Insomma volano schiaffi fra Radicali e PD, come non se ne vedevano da un po’. Ci voleva la sbracata ingordigia dei consiglieri laziali per riaccendere fuochi mai del tutto spenti, purtroppo proprio quando la sempre più ingombrante cultura cattocomunista si fa pressante in occasione di ogni dibattito su temi etici e diritti civili. Quando cioè il sostegno radicale sarebbe assai utile ai laici ed alla vita civile italiana.

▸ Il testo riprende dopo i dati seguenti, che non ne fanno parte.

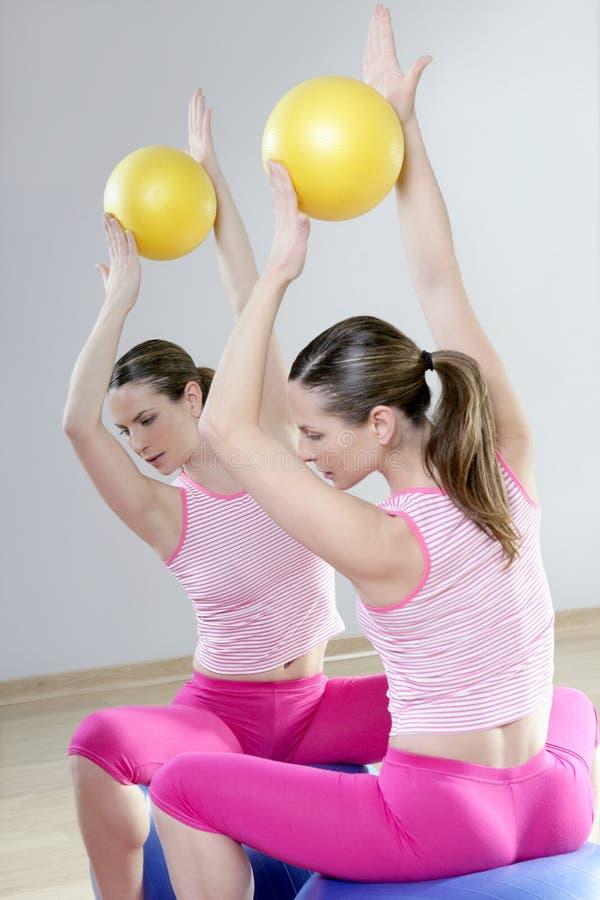 Refleje la gimnasia del deporte de la bola de la estabilidad de la mujer de la gimnasia de los pilates foto de archivo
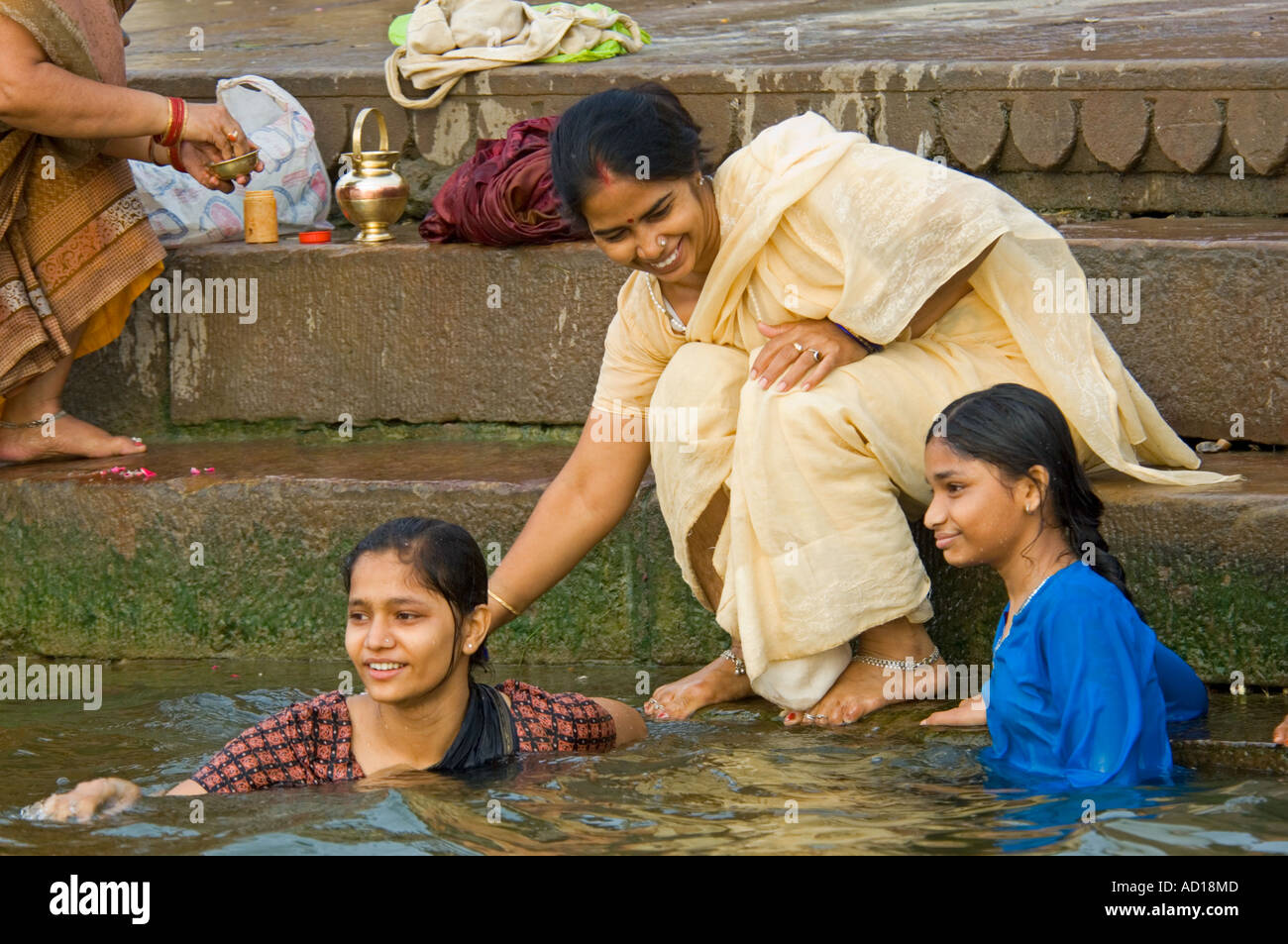 Close up two young Indian girls with their mother bathing ...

Colpa di non avere la garanzia di un patrimonio genetico di sinistra sufficientemente affidabile, secondo i duri e puri di una sinistra la cui "purezza" di sinistra però, con l'appoggio a Monti, gli occhi dolci a Casini e le continue genuflessioni all'ideologia vaticana, sembra sempre più ardua da definire.

Ma l'astio verso gli unici ‘politici’ italiani a cui pare molto difficile trovare scheletri nell’armadio è duro a morire. Specie quando serve per nascondere nell'armadio i propri scheletri che ogni tanto, francamente, pare che esondino.